Welches ist denn dein Board?

Es gibt nämlich immer mal wieder Probleme, wenn man einen FX8xxx mit einem nicht ganz so hochwertigen Board kombiniert, Stichwort Spannungswandler.

Nebenbei kannst du ja mal mit CPU-Z die CPU-Taktrate während des Spiels kontrollieren.

Ein anderer Ansatz wär zu schauen, ob nicht der RAM oder VRAM volläuft (Task-Manager und GPU-Z)

Ganz abwegig wär auch nicht, dass das Spiel zwischenzeitlich ein Patch bekam, der für die Ruckler verantwortlich ist. Ähnliches ließt man auch z.b. bei GTA V.


----------



## S!lent dob (3. November 2015)

Wenn du bei runtergeschraubter Grafik keine Verbesserung der FPS erkennst, liegt es an der CPU.

Spiele das Spiel auch regelmäßig und bin i.d.R. immer im VSync Limit von Monitorbedingten 60 FPS, in "waldigen Bereichen" allerdings schonmal runter auf 40, maxed Out unter 1920x1080p


----------



## Dabadas (4. November 2015)

Also über einen Patch habe ich auch schon nachgedacht, allerdings scheinen keine weiteren Personen Probleme damit zu haben.
Mein Board ist ein Asrock 970 Extreme4.
RAM und VRAM scheinen nicht vollzulaufen und die Taktwerte sind alle ganz normal für die Ingame-Werte.


----------



## Booman90 (10. November 2015)

Ich werf hier mal was ganz banales rein. Vllt. hast du den Energiesparmodus eingeschaltet.


----------



## Dabadas (14. November 2015)

Gerade mal nachgeguckt... Leider auch nicht


----------



## Dabadas (9. Dezember 2015)

Habe jetzt nach einiger Zeit Chivalry mal wieder neu installiert... Komischerweise geht das Spiel jetzt. Lasse ich allerdings etwas im Hintergrund laufen (z.B. Google Chrome) oder minimiere das Spiel, dann fängt es wieder an zu laggen, was sich nur durch eine neuinstallation beheben lässt. Komischerweise kann ich das DLC Deadliest Warrior noch ohne Lags spielen, wenn das Hauptspiel nicht richtig läuft und umgekehrt.


----------
....
Welches Board nutzt Dabadas laut dem Forenthread oben? Nenne es bitte.

ROHDATEN
....
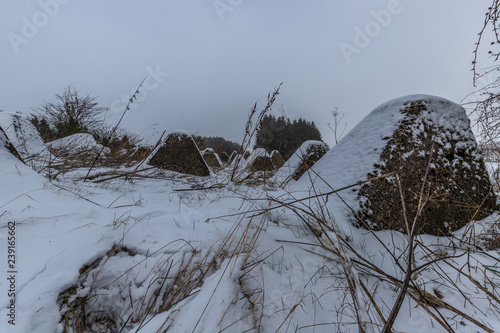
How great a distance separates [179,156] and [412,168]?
11.9ft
....
VOLLSTÄNDIGE ANTWORT
Ein Asrock 970 Extreme4.